To use, install the Lighthouse Chrome extension.

  • Go to your website in your browser.
  • Click on the orange lighthouse icon in your browser’s address bar.
  • Click Generate Report.
  • A new tab will open and display your scores once the evaluation is complete.
An image showing the Lighthouse Scores for a website.Screenshot from Lighthouse, March 2024

You can also use the Lighthouse report in Developer Tools in Chrome.

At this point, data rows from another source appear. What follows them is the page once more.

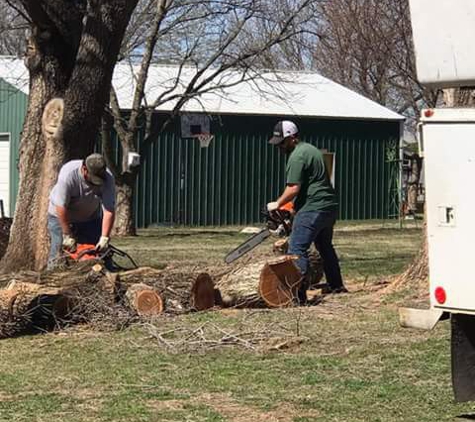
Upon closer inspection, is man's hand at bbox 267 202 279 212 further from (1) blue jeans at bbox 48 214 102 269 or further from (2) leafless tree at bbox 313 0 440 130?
(2) leafless tree at bbox 313 0 440 130

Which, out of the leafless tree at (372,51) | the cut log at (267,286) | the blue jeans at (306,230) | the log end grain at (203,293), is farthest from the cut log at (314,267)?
the leafless tree at (372,51)

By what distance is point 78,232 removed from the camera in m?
11.3

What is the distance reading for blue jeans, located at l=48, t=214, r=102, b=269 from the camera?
1119 centimetres

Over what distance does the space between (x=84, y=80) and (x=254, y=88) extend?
1877cm

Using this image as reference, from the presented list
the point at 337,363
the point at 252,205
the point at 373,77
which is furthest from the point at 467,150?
the point at 373,77

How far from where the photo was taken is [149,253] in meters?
18.5

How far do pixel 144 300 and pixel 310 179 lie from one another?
A: 221cm

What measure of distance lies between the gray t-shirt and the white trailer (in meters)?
5.76

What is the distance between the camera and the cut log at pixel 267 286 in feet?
34.5

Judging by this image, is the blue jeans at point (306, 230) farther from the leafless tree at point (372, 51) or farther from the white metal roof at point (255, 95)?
the leafless tree at point (372, 51)

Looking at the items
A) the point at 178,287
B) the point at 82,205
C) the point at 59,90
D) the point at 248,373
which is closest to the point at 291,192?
the point at 178,287

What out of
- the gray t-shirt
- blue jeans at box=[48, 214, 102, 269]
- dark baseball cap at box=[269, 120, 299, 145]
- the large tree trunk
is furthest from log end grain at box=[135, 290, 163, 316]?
the large tree trunk

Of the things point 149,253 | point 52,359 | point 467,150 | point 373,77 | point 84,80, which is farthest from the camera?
point 373,77

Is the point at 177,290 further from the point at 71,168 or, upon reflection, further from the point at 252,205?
the point at 252,205
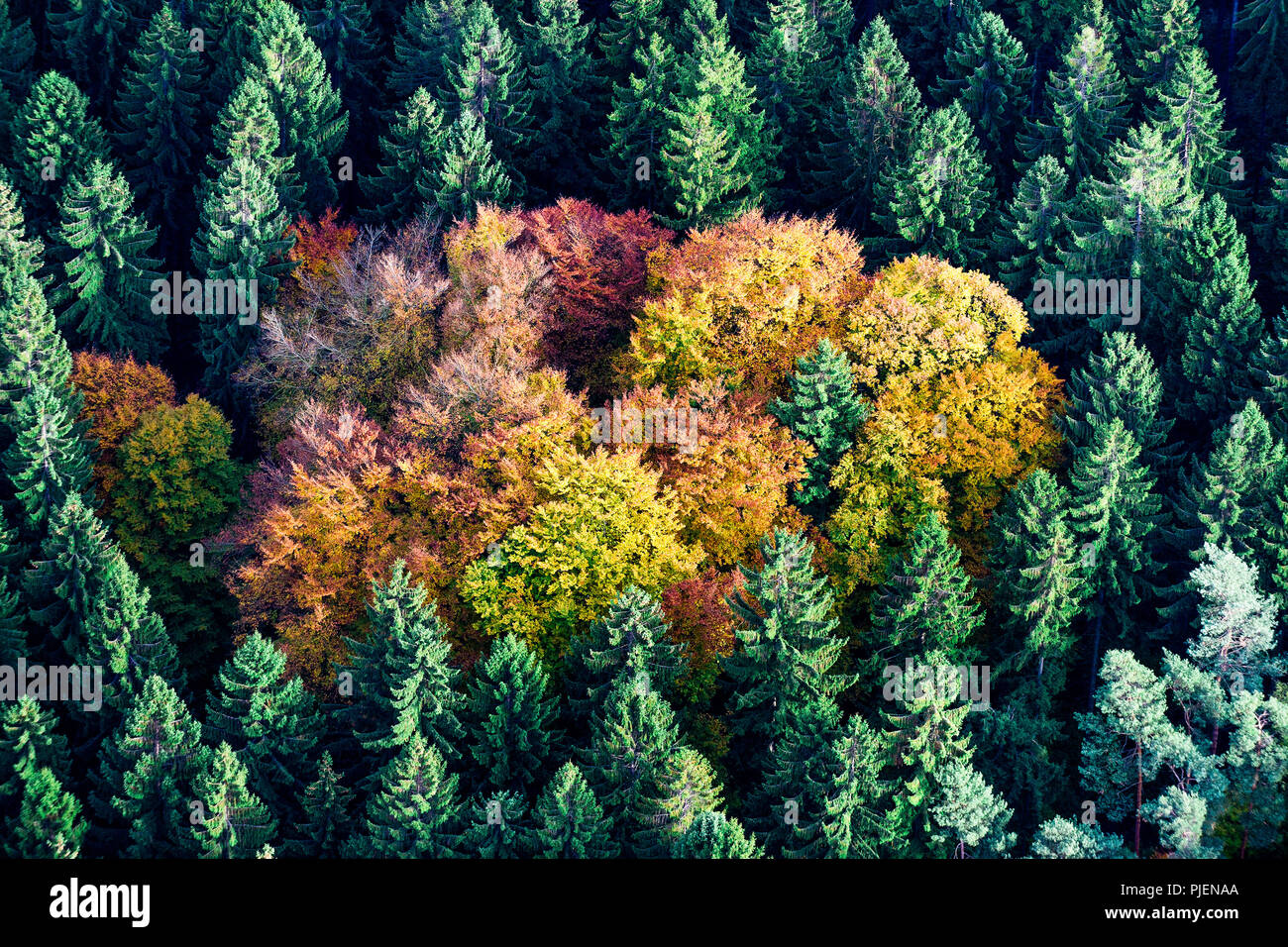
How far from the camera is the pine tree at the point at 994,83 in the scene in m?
93.2

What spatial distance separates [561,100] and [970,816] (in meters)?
43.2

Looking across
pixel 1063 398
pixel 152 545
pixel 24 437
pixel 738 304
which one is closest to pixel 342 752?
pixel 152 545

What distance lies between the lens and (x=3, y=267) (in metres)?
86.3

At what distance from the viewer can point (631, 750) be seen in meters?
68.2

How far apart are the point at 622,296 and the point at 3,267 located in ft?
90.7

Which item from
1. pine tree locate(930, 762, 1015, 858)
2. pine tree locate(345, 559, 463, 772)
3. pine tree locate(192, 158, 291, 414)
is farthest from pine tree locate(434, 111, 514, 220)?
pine tree locate(930, 762, 1015, 858)

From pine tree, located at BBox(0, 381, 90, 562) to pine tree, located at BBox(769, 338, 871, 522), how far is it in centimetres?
2892

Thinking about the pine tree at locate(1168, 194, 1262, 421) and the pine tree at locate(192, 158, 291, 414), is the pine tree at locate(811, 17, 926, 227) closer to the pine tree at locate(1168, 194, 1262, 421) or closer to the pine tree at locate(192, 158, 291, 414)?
the pine tree at locate(1168, 194, 1262, 421)

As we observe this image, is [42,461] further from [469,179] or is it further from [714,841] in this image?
[714,841]

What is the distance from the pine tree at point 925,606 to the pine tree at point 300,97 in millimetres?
37068

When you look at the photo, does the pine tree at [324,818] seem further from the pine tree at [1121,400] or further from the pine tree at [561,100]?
the pine tree at [561,100]

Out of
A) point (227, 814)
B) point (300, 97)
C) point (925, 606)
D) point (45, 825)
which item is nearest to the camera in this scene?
point (227, 814)

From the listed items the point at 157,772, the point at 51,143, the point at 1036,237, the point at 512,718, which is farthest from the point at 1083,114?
the point at 157,772

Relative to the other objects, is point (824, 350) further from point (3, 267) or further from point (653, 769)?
point (3, 267)
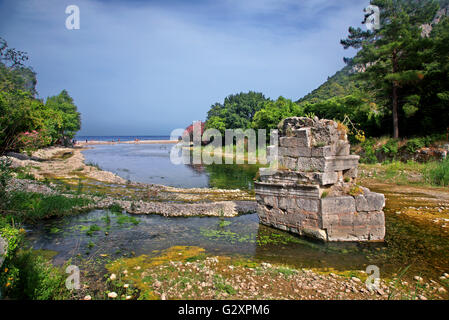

  • Simply click on the three dots next to the address bar.
  • Select “More Tools.”
  • Select Developer Tools.
  • Click on the Lighthouse tab.
  • Choose “Mobile” and click the “Analyze page load” button.
An image showing how to get to Lighthouse within Google Chrome Developer Tools.Screenshot from Lighthouse, March 2024

Another option that Google offers is the PageSpeed Insights (PSI) tool. Simply add your URL into the field and click Analyze.

PSI will integrate any Core Web Vitals scores into the resulting view so you can see what your users are experiencing when they come to your site.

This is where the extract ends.